This project applies classical time series decomposition and forecasting methods to monthly airline passenger data for the United States in the 1950s. The objective is to analyze passenger trends and seasonality, build an appropriate forecasting model, and evaluate its predictive accuracy for the year 1960.
- Source: Public monthly airline passengers data (US, 1949–1960), a standard dataset for time series analysis.
- Variables: Month (Jan–Dec), Year (1949–1960), Number of passengers per month.
- Sample Size: 144 months (12 years × 12 months).
- File Provided:
Air-passengersdata.xlsx
Figure 1. Monthly Airline Passengers in the US (1949–1959): Clear trend and strong seasonality are visible.
- Calculated 12-month moving averages to smooth the trend.
- Computed centered moving averages for seasonal effect estimation.
- Estimated monthly seasonal indices using the ratio-to-moving-average method.
- Deseasonalized the time series and fitted a linear trend to the deseasonalized data.
- Produced monthly forecasts for 1960 and recomposed to the original scale using seasonal indices.
- Evaluated model accuracy using MAE and MSE.
Figure 2. Calculation of 12-Month Moving Average, Centered MA, and Seasonal Ratio.
Figure 3. Monthly Seasonal Indices (multiplicative factors for each month). Figure 4. Scatter plot of deseasonalized values and linear trendline (high R²).
The series shows a strong upward trend and pronounced annual seasonality. Multiplicative decomposition is appropriate as seasonal amplitude increases over time.
Figure 5. Forecasted passengers for 1960, actuals, and error metrics.
Mean Absolute Error (MAE) = 16.65 | Mean Squared Error (MSE) = 580.75
- Clear upward trend in passengers and strong month-to-month seasonality (especially July–August peaks).

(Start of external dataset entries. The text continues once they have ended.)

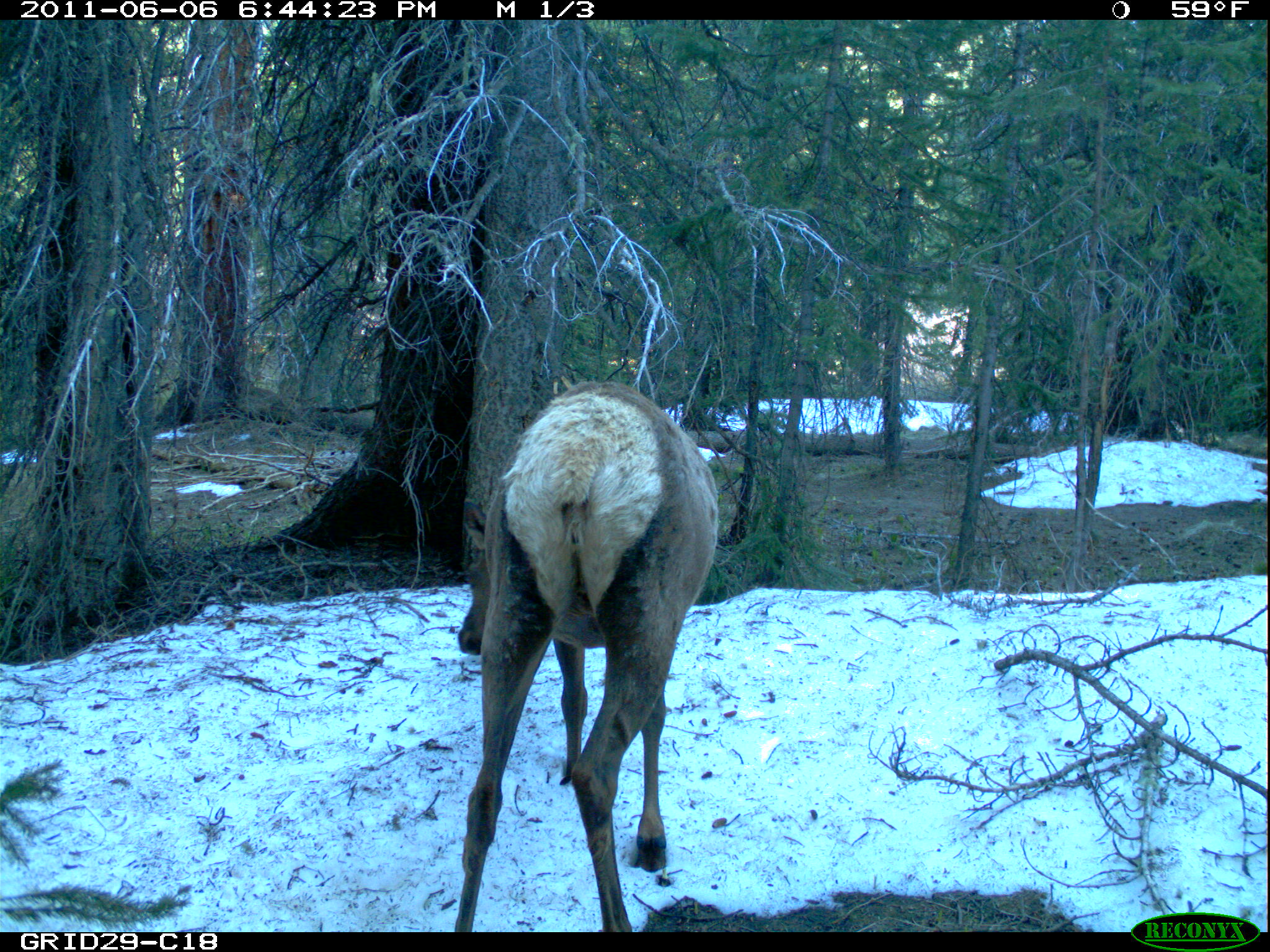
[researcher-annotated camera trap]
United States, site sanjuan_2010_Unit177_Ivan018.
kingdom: Animalia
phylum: Chordata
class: Mammalia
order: Artiodactyla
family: Cervidae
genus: Cervus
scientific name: Cervus elaphus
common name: red deer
Cervus elaphus (red deer).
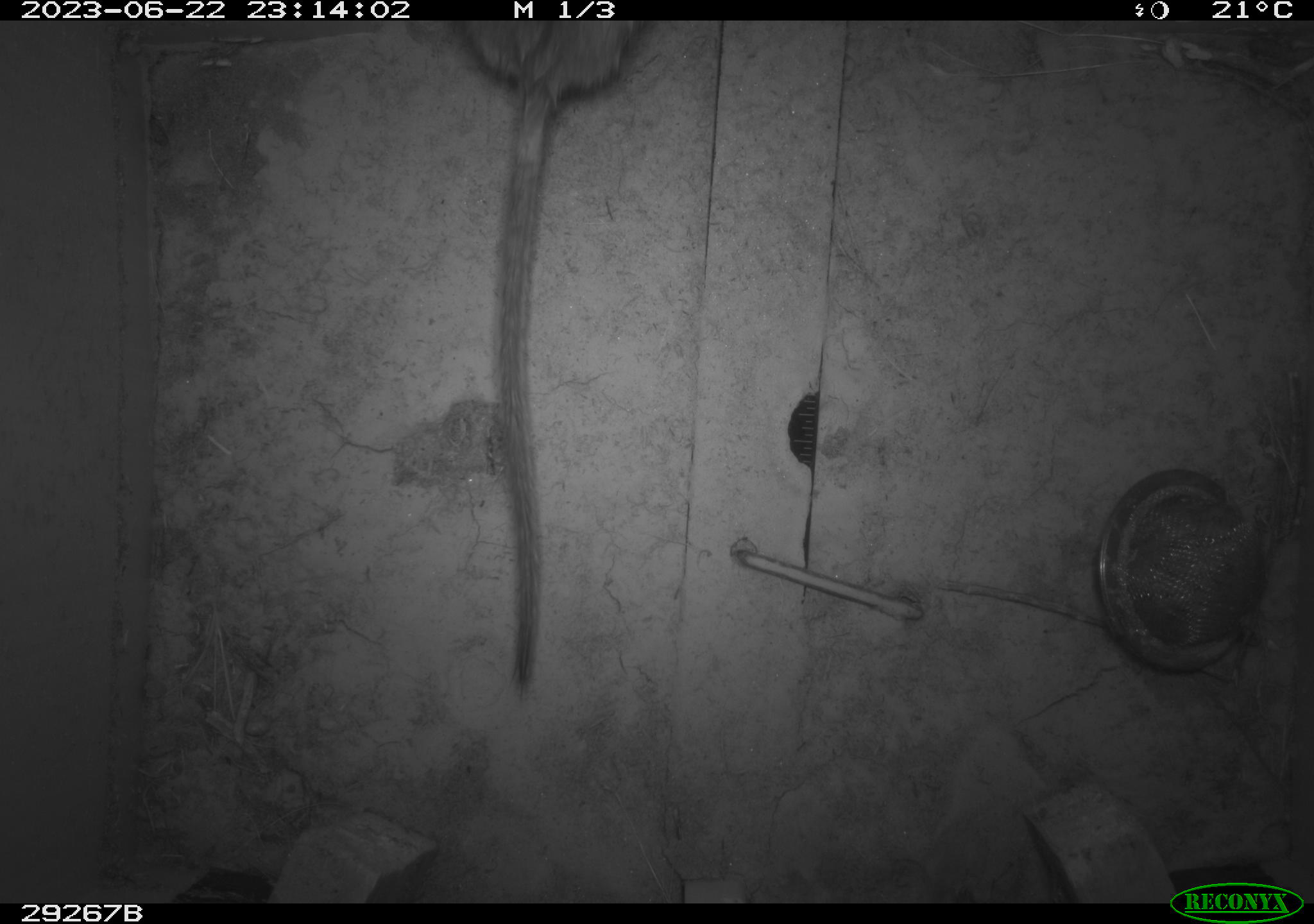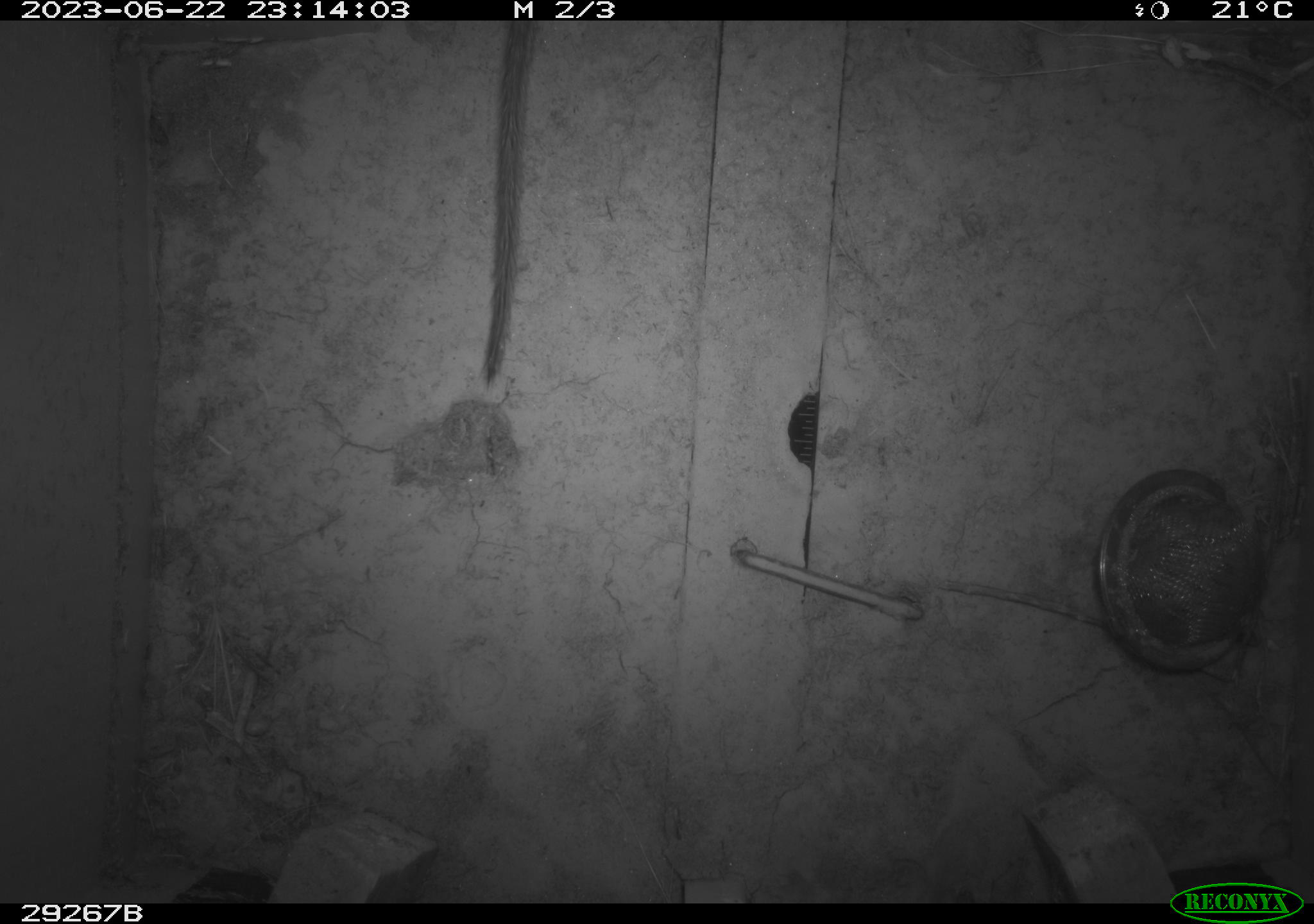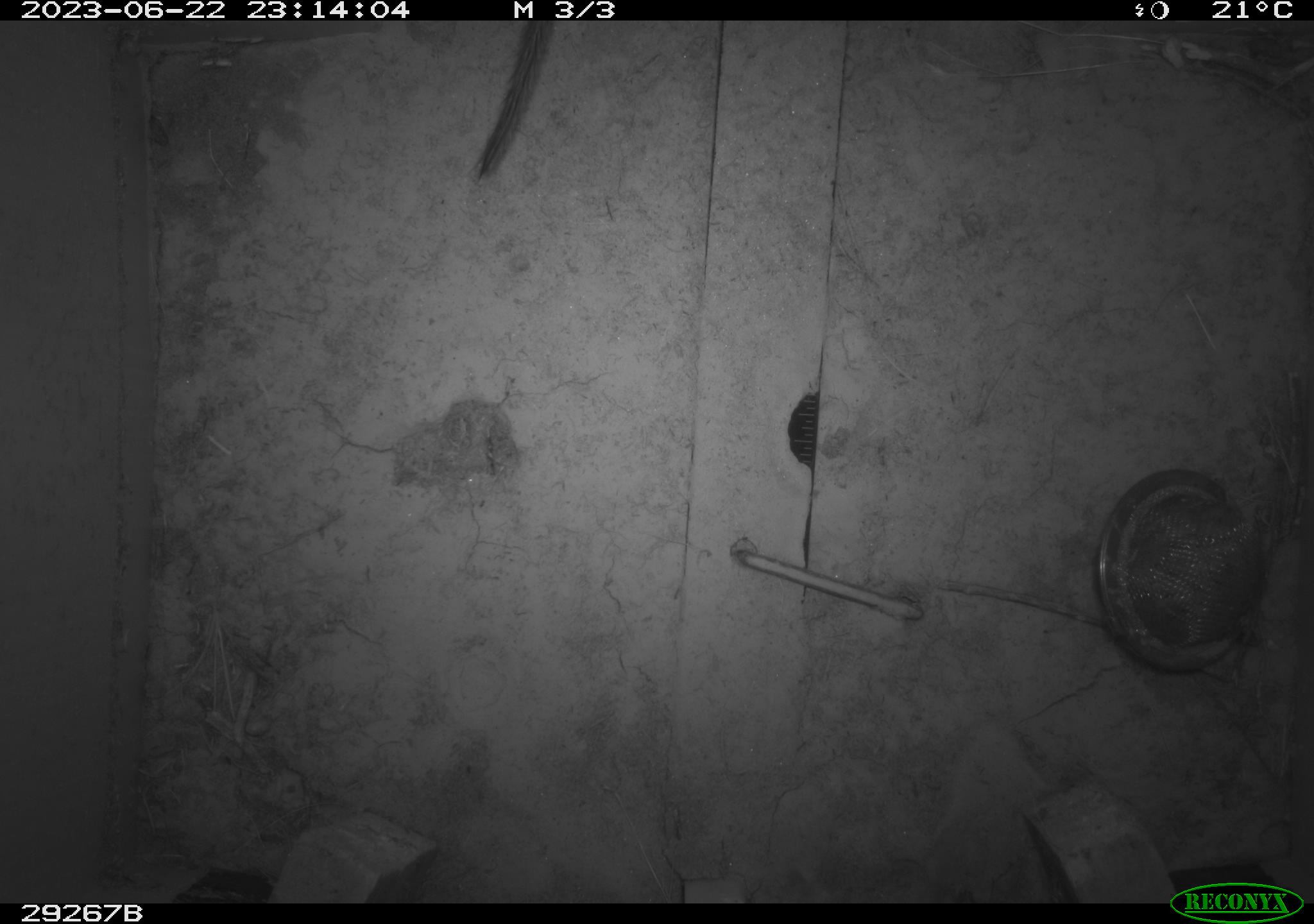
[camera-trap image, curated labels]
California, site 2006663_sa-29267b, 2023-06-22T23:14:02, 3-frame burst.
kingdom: Animalia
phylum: Chordata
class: Mammalia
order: Rodentia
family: Cricetidae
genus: Neotoma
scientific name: Neotoma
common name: pack rat or woodrat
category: neotoma species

- Multiplicative decomposition is effective for capturing variable seasonal effect.
- Model provides accurate predictions (low MAE/MSE) and can inform resource planning.
- Recommend regular model updates and validation against new actuals.
- No adjustment for external events or shocks (e.g., strikes, economic downturns).
- Assumes trend and seasonality continue into the forecast year (1960).
- Model does not detect outliers.
Classical time series decomposition with a multiplicative approach gave accurate and interpretable forecasts for airline passenger numbers. This method is suitable for similar demand forecasting tasks in business analytics, especially where seasonality grows with volume.